Bayesian LOgistic REgression
A tool for meta-analysis in GWAS using Bayesian multiple logistic regression
B-LORE is a command line tool that creates summary statistics from multiple logistic regression on GWAS data, and combines the summary statistics from multiple studies in a meta-analysis. It can also incorporate functional information about the SNPs from other external sources. Several genetic regions, or loci are preselected for analysis with B-LORE.
- Association probability: B-LORE outputs probabilities of the input genetic loci being statistically associated with the phenotype.
- Finemapping: B-LORE also outputs the probability of each SNP being statistically associated with the phenotype.
- Leverage functional genomic data as a prior probability to improve prioritization.
- Models data with logistic regression, and is suited for case/control studies.
- Combines information over all SNPs in a locus with multiple regression.
B-LORE is written in python and C++. To run B-LORE, you will need
- python version 3.4 or higher,
- the Python packages for scientific computing NumPy and SciPy.
- C++ compiler
To use B-LORE, you have to download the repository and compile the C++ shared libraries:
git clone https://github.com/soedinglab/b-lore.git
cd b-lore
make
The Makefile
uses g++
by default, which you can change depending on the compiler available on your system.
For calculating summary statistics, it uses the following file formats as input:
- Genotype files in Oxford format, for all loci of interest (e.g. Locus001.gen, Locus002.gen, etc.).
- Sample file in Oxford format (e.g. study1.sample)

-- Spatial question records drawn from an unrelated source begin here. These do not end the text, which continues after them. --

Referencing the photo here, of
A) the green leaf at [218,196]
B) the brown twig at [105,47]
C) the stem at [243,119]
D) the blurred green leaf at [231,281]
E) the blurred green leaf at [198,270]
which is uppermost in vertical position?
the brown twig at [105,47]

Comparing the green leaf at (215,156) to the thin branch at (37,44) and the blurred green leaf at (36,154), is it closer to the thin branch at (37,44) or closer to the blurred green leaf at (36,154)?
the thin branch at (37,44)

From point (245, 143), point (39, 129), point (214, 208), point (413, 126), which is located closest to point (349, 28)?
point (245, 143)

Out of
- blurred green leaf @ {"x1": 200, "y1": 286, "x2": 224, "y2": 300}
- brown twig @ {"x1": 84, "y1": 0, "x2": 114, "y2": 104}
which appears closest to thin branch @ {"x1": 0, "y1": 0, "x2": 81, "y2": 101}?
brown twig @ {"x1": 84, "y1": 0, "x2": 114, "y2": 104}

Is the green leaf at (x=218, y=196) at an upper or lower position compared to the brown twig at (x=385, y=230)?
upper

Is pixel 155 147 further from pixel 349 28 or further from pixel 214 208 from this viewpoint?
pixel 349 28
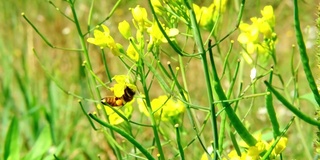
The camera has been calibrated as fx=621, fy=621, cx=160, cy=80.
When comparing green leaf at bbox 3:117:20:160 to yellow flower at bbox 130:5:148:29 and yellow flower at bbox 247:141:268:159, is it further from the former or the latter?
yellow flower at bbox 247:141:268:159

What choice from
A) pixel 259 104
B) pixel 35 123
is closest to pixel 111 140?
pixel 35 123

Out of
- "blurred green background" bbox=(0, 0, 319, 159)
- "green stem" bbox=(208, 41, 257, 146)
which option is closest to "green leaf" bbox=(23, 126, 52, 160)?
"blurred green background" bbox=(0, 0, 319, 159)

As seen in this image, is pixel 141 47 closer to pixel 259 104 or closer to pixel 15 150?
pixel 15 150

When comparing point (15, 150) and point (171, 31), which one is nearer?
point (171, 31)

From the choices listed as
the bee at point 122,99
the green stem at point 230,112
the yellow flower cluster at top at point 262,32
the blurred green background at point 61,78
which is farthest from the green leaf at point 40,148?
the green stem at point 230,112

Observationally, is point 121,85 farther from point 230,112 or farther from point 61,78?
point 61,78

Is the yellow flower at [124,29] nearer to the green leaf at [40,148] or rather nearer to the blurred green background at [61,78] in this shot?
the blurred green background at [61,78]
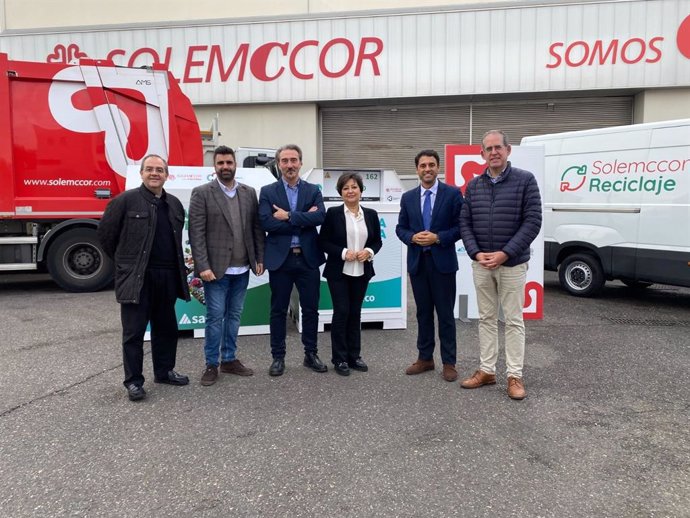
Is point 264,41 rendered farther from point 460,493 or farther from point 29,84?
point 460,493

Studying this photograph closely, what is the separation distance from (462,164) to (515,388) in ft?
9.74

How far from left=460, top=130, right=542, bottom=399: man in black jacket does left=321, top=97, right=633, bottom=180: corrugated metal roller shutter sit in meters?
8.98

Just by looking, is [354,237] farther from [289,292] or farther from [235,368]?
[235,368]

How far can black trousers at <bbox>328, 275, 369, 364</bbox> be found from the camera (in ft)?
14.0

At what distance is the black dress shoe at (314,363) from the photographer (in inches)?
171

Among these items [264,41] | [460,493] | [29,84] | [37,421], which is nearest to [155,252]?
[37,421]

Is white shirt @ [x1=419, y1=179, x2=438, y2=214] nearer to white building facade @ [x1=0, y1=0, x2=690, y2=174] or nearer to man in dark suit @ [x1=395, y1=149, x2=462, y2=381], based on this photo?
man in dark suit @ [x1=395, y1=149, x2=462, y2=381]

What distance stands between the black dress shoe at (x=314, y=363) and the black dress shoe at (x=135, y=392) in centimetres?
137

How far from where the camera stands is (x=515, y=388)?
3771mm

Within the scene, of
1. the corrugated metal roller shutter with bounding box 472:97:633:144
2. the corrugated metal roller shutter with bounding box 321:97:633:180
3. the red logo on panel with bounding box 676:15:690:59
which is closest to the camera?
the red logo on panel with bounding box 676:15:690:59

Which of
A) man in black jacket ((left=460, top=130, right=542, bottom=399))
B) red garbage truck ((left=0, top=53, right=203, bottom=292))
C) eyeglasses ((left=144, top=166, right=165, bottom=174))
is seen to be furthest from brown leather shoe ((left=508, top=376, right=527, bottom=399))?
red garbage truck ((left=0, top=53, right=203, bottom=292))

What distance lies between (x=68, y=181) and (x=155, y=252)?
4.75 meters

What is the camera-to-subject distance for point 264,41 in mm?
11977

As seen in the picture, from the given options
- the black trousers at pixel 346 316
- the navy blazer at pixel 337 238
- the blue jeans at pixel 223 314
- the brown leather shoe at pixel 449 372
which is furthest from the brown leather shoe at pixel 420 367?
the blue jeans at pixel 223 314
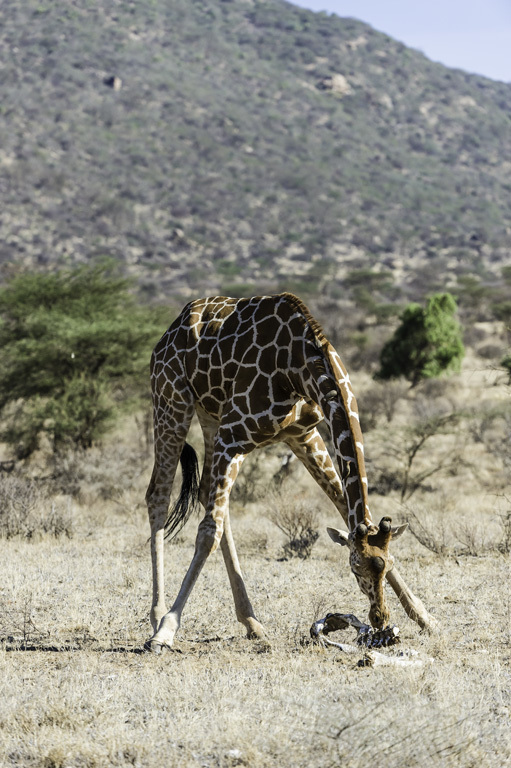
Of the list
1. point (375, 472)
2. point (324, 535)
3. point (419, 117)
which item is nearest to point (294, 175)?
point (419, 117)

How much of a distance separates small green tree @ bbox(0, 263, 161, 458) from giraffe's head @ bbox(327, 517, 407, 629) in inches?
497

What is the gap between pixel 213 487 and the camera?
6.54 m

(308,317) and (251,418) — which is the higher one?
(308,317)

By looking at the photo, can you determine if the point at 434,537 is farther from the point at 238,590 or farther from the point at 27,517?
the point at 27,517

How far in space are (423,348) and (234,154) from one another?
176 ft

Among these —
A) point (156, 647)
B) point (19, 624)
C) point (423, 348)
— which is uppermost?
point (156, 647)

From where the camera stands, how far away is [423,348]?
27422mm

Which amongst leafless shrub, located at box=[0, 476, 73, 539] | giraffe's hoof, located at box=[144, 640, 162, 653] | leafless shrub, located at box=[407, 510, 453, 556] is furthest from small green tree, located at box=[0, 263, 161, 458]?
giraffe's hoof, located at box=[144, 640, 162, 653]

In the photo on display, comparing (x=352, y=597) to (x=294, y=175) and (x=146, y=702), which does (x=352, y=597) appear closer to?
(x=146, y=702)

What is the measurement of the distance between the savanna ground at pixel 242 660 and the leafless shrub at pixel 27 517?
4 cm

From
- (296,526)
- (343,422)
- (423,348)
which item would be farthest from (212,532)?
(423,348)

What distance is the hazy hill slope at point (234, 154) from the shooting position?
59.7 metres

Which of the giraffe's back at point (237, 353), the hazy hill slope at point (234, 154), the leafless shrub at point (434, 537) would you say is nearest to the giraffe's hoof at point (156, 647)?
the giraffe's back at point (237, 353)

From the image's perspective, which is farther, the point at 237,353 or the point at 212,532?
the point at 237,353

For meta-analysis, it uses the following input:
- Output files B-LORE summary statistics.
- List of loci to be analyzed. This is a single file containing 2 columns with no header. The first column lists the name of the loci (e.g. Locus001, Locus002, etc.) and the second column is a binary number (1 or 0) indicating if it is a SNP locus (1) or a covariate locus (0). [Note: The summary statistics at each study outputs this file]
- (Optional) Functional genomics data, separately for each locus.
Each feature file contains 2 parts:
(a) a header line detailing the names of the columns in the file, and
(b) a line for each SNP detailing the information for that SNP.
The columns are tab-separated.
The annotation tracks are present from column 4 onwards.
The first 3 columns are:
- RSID: must have the same SNP identifier as in the genotype files
- CHR: chromosome number
- POS: base-pair position of the SNP.
- Clone the repository
cd example
tar -zxvf input.tar.gz
This will create an example input folder, with genotypes at 20 loci for 3 populations, a sample file for each population and ENCODE data for the 20 loci../commands.sh
to run B-LORE on the 3 populations to generate summary statistics, followed by a meta-analysis.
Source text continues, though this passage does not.